>>>>

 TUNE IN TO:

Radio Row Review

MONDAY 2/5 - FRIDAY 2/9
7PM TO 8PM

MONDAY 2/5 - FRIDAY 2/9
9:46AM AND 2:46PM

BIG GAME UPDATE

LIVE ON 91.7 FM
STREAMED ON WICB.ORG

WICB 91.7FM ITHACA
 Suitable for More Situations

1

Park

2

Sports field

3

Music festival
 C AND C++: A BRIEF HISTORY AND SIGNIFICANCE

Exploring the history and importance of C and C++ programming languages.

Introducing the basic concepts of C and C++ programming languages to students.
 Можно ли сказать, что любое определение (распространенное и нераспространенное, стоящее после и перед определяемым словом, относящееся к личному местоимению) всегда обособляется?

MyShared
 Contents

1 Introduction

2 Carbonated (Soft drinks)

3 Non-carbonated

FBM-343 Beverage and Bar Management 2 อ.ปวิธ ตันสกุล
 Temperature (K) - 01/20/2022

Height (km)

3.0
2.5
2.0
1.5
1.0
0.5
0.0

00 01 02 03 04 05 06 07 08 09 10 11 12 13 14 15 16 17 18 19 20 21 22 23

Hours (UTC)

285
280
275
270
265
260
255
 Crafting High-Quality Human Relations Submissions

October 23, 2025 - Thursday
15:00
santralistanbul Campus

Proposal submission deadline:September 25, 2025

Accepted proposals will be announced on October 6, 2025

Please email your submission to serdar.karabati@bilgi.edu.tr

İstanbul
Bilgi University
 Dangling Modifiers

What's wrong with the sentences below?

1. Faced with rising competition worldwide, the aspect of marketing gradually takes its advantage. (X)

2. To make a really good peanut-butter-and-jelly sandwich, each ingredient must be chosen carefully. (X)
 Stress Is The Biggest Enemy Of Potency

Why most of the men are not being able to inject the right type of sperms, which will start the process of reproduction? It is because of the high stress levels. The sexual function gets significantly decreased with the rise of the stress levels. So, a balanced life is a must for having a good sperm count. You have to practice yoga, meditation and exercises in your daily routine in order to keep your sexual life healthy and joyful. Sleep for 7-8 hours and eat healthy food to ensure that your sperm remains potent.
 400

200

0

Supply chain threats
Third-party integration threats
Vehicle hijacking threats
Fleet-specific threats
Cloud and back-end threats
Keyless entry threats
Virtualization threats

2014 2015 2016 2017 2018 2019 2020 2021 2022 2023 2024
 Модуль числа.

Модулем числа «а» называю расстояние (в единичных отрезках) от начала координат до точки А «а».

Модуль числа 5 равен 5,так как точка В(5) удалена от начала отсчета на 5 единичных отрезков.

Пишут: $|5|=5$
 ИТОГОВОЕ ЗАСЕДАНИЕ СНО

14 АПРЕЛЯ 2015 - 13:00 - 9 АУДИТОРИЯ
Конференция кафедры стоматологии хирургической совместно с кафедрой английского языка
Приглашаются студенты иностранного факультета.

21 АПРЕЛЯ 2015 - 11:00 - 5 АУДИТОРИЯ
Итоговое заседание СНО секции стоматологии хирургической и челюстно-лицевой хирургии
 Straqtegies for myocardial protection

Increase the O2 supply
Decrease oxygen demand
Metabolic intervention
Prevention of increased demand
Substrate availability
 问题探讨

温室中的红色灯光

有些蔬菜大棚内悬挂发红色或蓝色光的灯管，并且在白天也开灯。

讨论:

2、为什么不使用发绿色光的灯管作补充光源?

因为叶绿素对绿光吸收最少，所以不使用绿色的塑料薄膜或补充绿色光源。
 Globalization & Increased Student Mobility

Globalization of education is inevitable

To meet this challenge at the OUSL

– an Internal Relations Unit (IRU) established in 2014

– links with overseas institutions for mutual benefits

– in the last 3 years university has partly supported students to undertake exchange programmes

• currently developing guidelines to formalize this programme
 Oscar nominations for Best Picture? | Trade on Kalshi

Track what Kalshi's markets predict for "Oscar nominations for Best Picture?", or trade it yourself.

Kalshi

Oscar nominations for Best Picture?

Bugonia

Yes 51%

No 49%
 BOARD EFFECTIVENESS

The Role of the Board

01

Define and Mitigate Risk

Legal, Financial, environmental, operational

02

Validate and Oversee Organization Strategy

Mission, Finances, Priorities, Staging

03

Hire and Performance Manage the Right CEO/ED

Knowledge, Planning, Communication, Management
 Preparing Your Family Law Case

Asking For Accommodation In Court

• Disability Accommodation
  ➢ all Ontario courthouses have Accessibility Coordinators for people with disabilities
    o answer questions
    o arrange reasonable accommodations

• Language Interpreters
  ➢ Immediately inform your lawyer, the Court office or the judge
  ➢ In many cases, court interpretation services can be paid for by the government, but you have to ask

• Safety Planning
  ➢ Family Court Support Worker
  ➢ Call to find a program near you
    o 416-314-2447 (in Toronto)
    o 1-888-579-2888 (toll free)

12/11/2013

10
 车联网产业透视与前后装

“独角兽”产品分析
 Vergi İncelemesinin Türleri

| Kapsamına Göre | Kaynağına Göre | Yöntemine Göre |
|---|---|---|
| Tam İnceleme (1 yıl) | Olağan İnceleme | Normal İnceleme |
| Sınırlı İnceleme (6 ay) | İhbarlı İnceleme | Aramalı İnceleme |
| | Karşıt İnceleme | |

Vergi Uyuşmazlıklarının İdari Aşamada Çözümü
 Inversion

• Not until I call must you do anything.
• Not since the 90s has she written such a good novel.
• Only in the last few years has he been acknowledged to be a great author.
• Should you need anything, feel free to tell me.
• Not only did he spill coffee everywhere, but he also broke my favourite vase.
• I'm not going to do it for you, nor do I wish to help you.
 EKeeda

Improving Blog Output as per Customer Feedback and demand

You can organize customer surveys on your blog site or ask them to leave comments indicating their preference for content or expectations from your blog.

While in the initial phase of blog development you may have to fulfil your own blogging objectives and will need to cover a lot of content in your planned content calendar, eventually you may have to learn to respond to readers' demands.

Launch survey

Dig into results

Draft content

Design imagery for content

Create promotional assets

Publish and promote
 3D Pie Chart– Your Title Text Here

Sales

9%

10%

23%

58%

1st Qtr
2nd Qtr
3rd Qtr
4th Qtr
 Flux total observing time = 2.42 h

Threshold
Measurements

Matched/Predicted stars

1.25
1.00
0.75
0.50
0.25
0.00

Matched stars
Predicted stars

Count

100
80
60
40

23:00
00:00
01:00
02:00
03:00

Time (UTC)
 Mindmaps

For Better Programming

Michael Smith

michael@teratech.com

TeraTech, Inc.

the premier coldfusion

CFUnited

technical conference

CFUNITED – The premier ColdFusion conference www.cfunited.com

<<<<

• _THE PROBLEM_: In the listing above, transcribe exactly everything from the line containing "Пишут: $|5|=5$" down to the line containing "Validate and Oversee Organization Strategy", including both and nothing more.

• _WRITTEN ANSWER_:
Пишут: $|5|=5$
 ИТОГОВОЕ ЗАСЕДАНИЕ СНО

14 АПРЕЛЯ 2015 - 13:00 - 9 АУДИТОРИЯ
Конференция кафедры стоматологии хирургической совместно с кафедрой английского языка
Приглашаются студенты иностранного факультета.

21 АПРЕЛЯ 2015 - 11:00 - 5 АУДИТОРИЯ
Итоговое заседание СНО секции стоматологии хирургической и челюстно-лицевой хирургии
 Straqtegies for myocardial protection

Increase the O2 supply
Decrease oxygen demand
Metabolic intervention
Prevention of increased demand
Substrate availability
 问题探讨

温室中的红色灯光

有些蔬菜大棚内悬挂发红色或蓝色光的灯管，并且在白天也开灯。

讨论:

2、为什么不使用发绿色光的灯管作补充光源?

因为叶绿素对绿光吸收最少，所以不使用绿色的塑料薄膜或补充绿色光源。
 Globalization & Increased Student Mobility

Globalization of education is inevitable

To meet this challenge at the OUSL

– an Internal Relations Unit (IRU) established in 2014

– links with overseas institutions for mutual benefits

– in the last 3 years university has partly supported students to undertake exchange programmes

• currently developing guidelines to formalize this programme
 Oscar nominations for Best Picture? | Trade on Kalshi

Track what Kalshi's markets predict for "Oscar nominations for Best Picture?", or trade it yourself.

Kalshi

Oscar nominations for Best Picture?

Bugonia

Yes 51%

No 49%
 BOARD EFFECTIVENESS

The Role of the Board

01

Define and Mitigate Risk

Legal, Financial, environmental, operational

02

Validate and Oversee Organization Strategy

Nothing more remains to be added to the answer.